The 25-year-old Pattinson is a better long-term option than 28-year-old Sayers, but the selectors should consider a horses-for-courses selection strategy.

That would vault Sayers to the top of the queue as the wily swing bowler has been phenomenally successful on the dead-flat Adelaide pitch, on which most visiting – and home – Shield pacemen have struggled.

The right-armer does not have the pace of Pattinson, operating mainly in the 125-130kmh bracket. But no other bowler in domestic ranks swings the bowl as expertly or builds pressure like Sayers – his economy rate of 2.6 runs per over in first-class cricket is the best of any current Australian paceman.

Advertisement

New Zealand’s batsmen enjoyed the amount of loose offerings they received from the Australian bowlers at the WACA. A miserly, cunning operator like Sayers would be a perfect partner for Mitchell Starc’s all-out attack style on a benign Adelaide pitch.

Pattinson is similar to Starc and Johnson in that he poses a heavy wicket-taking threat but often is expensive. He also has played very little first-class cricket over the past two-and-a-half years because of several serious injuries.

The young Victorian has been effective in his two Shield games this summer, grabbing eight wickets at 25. The question now is whether he is physically prepared for Test cricket after just two first-class games since his last long layoff.

Pattinson’s career has been so ravaged by injury that it would be wiser to take the safe route and give him a solid run in the Shield before thrusting him back into Tests.

With Siddle’s lack of penetration in Tests making him a poor option, and Cummins, Behrendorff and Coulter-Nile injured, Australia’s pace options for Adelaide are limited.
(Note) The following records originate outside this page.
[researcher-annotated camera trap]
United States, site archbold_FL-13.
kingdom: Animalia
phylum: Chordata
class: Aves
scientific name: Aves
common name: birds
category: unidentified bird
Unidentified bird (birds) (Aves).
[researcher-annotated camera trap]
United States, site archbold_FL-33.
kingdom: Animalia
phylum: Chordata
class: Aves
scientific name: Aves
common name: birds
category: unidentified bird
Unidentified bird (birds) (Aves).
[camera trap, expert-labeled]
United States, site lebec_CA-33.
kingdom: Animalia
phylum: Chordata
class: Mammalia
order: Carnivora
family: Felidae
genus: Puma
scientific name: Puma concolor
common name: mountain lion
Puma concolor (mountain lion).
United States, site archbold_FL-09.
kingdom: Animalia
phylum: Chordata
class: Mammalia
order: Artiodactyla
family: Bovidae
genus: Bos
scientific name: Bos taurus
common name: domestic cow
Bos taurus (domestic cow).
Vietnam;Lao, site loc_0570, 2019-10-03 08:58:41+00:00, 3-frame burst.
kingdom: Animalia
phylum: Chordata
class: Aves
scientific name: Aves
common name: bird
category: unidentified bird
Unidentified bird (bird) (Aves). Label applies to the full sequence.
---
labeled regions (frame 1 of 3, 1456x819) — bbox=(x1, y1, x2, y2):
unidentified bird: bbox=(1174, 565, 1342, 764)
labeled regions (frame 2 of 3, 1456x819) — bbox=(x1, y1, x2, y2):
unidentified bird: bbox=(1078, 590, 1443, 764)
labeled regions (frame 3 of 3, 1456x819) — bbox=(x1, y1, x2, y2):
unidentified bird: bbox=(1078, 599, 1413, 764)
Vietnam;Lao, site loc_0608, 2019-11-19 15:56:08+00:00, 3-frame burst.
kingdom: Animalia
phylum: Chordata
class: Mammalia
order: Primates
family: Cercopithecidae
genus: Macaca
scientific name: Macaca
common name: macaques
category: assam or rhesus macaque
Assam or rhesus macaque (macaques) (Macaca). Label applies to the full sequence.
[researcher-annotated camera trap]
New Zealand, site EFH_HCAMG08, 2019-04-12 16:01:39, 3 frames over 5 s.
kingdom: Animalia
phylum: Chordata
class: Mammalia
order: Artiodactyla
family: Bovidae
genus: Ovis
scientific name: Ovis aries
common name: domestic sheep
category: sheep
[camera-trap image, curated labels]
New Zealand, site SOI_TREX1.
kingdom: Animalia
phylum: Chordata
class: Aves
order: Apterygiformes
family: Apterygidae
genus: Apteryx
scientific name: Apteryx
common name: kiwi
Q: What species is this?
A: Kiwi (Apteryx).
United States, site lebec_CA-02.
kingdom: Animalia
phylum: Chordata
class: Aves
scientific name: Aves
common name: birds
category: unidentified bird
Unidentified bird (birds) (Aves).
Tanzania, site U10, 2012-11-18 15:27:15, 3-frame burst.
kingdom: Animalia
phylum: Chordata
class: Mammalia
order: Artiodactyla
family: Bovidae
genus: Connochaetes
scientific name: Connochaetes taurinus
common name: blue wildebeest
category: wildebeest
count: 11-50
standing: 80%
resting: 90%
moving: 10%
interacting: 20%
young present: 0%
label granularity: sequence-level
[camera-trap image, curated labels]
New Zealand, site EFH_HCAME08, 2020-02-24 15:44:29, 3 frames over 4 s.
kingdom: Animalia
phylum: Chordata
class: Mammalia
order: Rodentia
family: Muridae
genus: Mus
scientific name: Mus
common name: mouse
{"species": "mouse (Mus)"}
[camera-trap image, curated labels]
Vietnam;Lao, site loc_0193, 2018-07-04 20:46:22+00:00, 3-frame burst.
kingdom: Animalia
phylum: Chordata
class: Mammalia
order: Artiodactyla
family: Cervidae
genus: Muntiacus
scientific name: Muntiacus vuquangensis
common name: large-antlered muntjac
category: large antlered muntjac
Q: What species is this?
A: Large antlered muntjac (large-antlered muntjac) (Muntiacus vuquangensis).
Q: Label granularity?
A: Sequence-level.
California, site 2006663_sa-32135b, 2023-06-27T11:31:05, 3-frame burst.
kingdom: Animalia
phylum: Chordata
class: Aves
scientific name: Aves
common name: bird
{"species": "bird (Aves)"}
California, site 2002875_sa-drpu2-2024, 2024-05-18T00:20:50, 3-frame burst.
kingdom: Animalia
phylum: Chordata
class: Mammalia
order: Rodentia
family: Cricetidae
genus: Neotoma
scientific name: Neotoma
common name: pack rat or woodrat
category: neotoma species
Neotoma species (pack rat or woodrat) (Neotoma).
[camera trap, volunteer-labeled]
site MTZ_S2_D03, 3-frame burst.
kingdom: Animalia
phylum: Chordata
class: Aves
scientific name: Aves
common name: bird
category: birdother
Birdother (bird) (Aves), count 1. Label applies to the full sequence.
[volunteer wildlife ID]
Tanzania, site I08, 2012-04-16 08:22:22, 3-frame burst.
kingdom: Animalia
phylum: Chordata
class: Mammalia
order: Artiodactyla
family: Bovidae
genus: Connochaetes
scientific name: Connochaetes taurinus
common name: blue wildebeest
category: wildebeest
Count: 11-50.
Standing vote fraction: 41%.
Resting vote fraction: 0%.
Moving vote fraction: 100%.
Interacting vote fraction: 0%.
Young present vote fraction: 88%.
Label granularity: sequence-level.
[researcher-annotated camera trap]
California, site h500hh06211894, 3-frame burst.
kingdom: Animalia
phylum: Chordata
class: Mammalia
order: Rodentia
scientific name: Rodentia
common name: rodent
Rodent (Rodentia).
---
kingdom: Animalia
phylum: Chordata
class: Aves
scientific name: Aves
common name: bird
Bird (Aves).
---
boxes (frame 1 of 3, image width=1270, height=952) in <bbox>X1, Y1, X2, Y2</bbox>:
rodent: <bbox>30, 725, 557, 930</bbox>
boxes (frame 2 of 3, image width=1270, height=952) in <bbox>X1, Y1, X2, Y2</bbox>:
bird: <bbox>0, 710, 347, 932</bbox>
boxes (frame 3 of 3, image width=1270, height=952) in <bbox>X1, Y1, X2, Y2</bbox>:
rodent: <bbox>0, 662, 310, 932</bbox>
Combined with the fact Adelaide’s deck is unlikely to offer assistance to the fast men, surely two frontline quicks and all-rounder Mitch Marsh would be sufficient pace options.

Sayers is better suited to the Adelaide pitch than Siddle, while O’Keefe, with his extraordinary consistency and Adelaide Oval mastery, is a better choice than fielding a fourth pace option.

Advertisement

Australia have been rigid in their selection strategies in recent years, often refusing to pick bowlers based on pitch conditions. Now is the time to change tack.